Text section section start

- Directed by: George B. Seitz
- Written by: Hugo Butler David Lang Gordon Kahn
- Produced by: Samuel Marx
- Starring: Laraine Day Barry Nelson Keye Luke
- Cinematography: Lester White
- Edited by: Gene Ruggiero
- Music by: Lennie Hayton
- Production company: Metro-Goldwyn-Mayer
- Distributed by: Metro-Goldwyn-Mayer
- Release date: January 29, 1942;
- Running time: 67 minutes
- Country: United States
- Language: English
- Budget: $300,000
- Box office: $552,000

= A Yank on the Burma Road =

1942 film by George B. Seitz

A Yank on the Burma Road is a 1942 drama film directed by George B. Seitz and starring Laraine Day, Barry Nelson and Keye Luke. It is also known as China Caravan, Yanks on the Burma Road and Yanks Over the Burma Road.

It was produced as part of a cluster of Hollywood films set during the Burma campaign of World War II. Although released shortly after America's entry into the conflict, it was largely produced before the attack on Pearl Harbor. The film's sets were designed by the art director Edwin B. Willis.

==Plot==
New York City taxi driver Joe Tracey becomes famous by single-handedly capturing the Spinaldi brothers, who killed three men during a robbery, and handing them over to the police. He is then hired by Chinese representatives who want him to lead a valuable truck convoy of medical supplies on the Burma Road from Rangoon to the Republic of China's capital at Chungking during the Second Sino-Japanese War.

In Rangoon, he meets fellow American Gail Farwood, who has had her passport canceled by the British authorities on account of her German-born mercenary husband being a pilot for the Japanese. Joe agrees to take Gail along. At every opportunity, he tries to romance her, but she manages to fend him off. When they reach the border with China, she hides from the authorities; the Chinese commander tells Joe about her husband. He initially decides to leave Gail behind, but then changes his mind.

As they drive on, Joe is moved by the suffering and resolve of the Chinese people he encounters on the way. They come across Gail's husband Tom, who has been shot down and captured by Chinese guerrillas. He is to be shot the next morning, but Joe argues with the guerrilla leader, demanding a fair trial for Tom in Chungking. Then they receive the news of the attack on Pearl Harbor. Enraged, Joe decides to lead the attack on a Japanese-occupied town blocking the road to Chungking, but insists on taking Tom, tied up, with them. The Japanese put up a fierce resistance when Joe drives his truck through the town gates. Joe uses his truck to knock down a balcony on which machine-gun nests have been placed, but the truck is disabled. Tom persuades Gail to untie him, but is killed after he shoots Joe in the shoulder. With the Japanese machine guns knocked out, the Chinese guerrillas win the fight. The convoy proceeds on its way.

Text section section end
Records provided section start

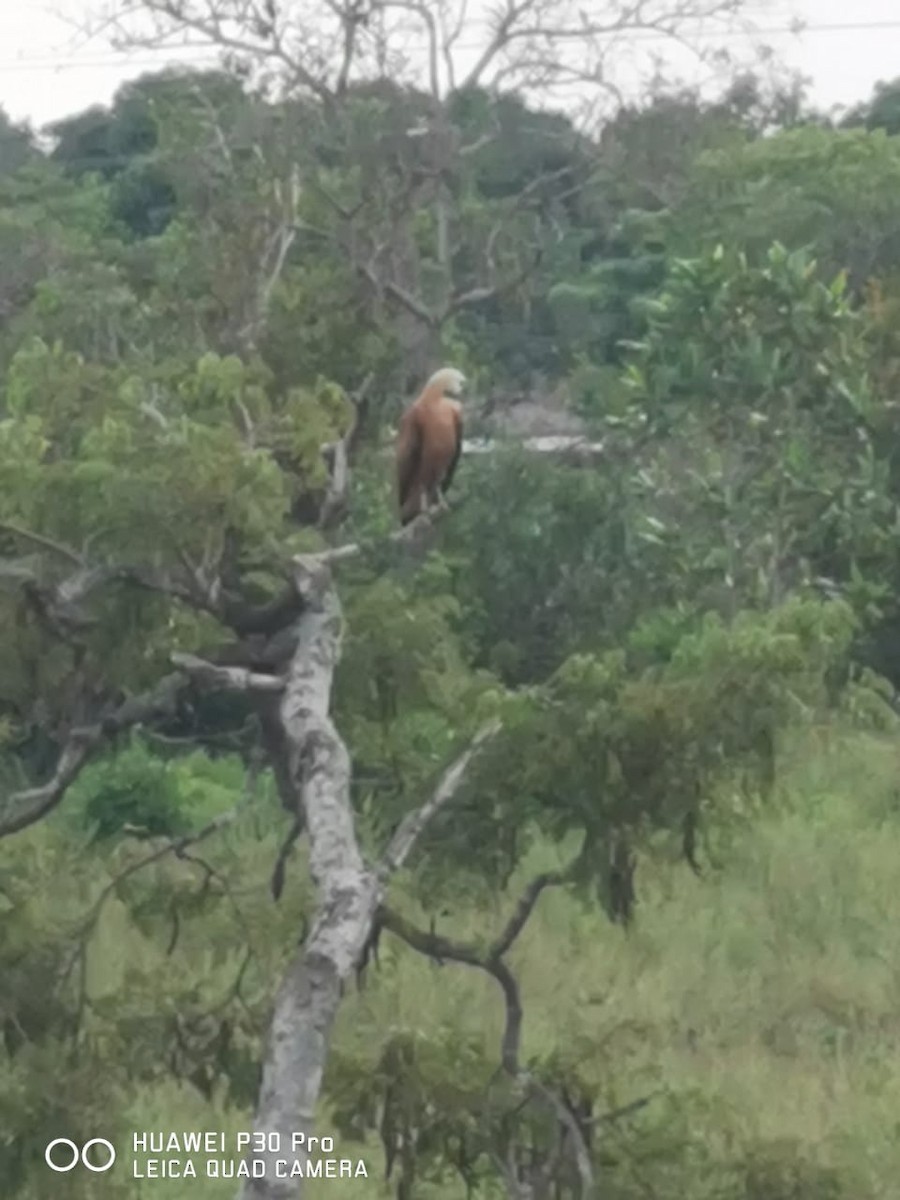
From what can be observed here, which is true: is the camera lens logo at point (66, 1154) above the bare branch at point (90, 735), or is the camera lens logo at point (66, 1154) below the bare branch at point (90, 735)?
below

Records provided section end
Records provided section start

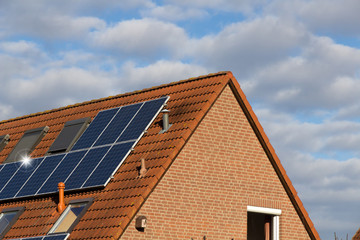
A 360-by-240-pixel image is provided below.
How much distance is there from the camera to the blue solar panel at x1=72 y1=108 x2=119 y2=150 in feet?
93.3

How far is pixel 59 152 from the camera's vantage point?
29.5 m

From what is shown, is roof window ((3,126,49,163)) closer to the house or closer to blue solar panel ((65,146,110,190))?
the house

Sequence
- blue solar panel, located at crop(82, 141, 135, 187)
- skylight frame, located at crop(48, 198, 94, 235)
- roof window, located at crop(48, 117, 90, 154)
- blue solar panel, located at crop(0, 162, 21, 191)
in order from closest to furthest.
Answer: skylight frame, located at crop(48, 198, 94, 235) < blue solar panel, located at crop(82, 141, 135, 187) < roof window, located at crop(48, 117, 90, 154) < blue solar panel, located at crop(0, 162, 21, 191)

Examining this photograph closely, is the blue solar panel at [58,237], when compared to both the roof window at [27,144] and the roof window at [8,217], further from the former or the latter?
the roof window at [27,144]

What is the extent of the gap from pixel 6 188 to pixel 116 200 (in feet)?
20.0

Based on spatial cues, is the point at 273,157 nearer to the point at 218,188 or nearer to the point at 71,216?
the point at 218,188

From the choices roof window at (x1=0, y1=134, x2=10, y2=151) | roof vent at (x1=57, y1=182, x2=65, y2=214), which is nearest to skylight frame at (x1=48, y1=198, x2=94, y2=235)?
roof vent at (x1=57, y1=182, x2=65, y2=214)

Records provided section end

The plot section of the film article above says that Gail Farwood had her passport canceled. Explain in one to three sentences why the British authorities canceled it.

The British authorities canceled Gail Farwood's passport because her husband, a German-born mercenary, was a pilot for the Japanese.